TEXTAUSZUG —
────

Newsletters, Buchautorin, Journalistin
Aufbau und Bearbeitung von Archiven und Sammlungen
Das emphatische Rufzeichen: O!livenbaum
„Interessieren Sie sich eigentlich für Olivenbäume?“, lautete die Anfrage. „Es gäbe hier Fotos anzuschauen.“
„Nicht wirklich“, war meine erste Reaktion. Ich mag zwar Bäume sehr gern, Kastanien, Buchen, Ahorn, Gingko, aber Olivenbäume scheinen mich abzuweisen. Doch ich wollte nicht unhöflich sein und versprach, vorbeizukommen. „Schon sehr schön“, musste ich zugeben: Olivenbäume zu jeder Tages- und Nachtzeit, bei jedem Wetter und zu jeder Jahreszeit, blühend, schlafend, knorrig und sich windend.

────

MATERIAL —
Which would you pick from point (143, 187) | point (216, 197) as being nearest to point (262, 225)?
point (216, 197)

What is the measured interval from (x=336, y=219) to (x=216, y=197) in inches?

────

AUFGABEN —
[a] Gib aus dem Textauszug den Abschnitt wortgetreu wieder, der mit den Worten „Newsletters, Buchautorin, Journalistin“ einsetzt und mit „und sich windend.“ schließt.
[b] Welche Bäume werden im Textauszug als sehr gern gemocht aufgezählt?
Stütze dich dabei nur auf den Textauszug.

LÖSUNGEN —
[a]
Newsletters, Buchautorin, Journalistin
Aufbau und Bearbeitung von Archiven und Sammlungen
Das emphatische Rufzeichen: O!livenbaum
„Interessieren Sie sich eigentlich für Olivenbäume?“, lautete die Anfrage. „Es gäbe hier Fotos anzuschauen.“
„Nicht wirklich“, war meine erste Reaktion. Ich mag zwar Bäume sehr gern, Kastanien, Buchen, Ahorn, Gingko, aber Olivenbäume scheinen mich abzuweisen. Doch ich wollte nicht unhöflich sein und versprach, vorbeizukommen. „Schon sehr schön“, musste ich zugeben: Olivenbäume zu jeder Tages- und Nachtzeit, bei jedem Wetter und zu jeder Jahreszeit, blühend, schlafend, knorrig und sich windend.

[b] Kastanien, Buchen, Ahorn und Gingko.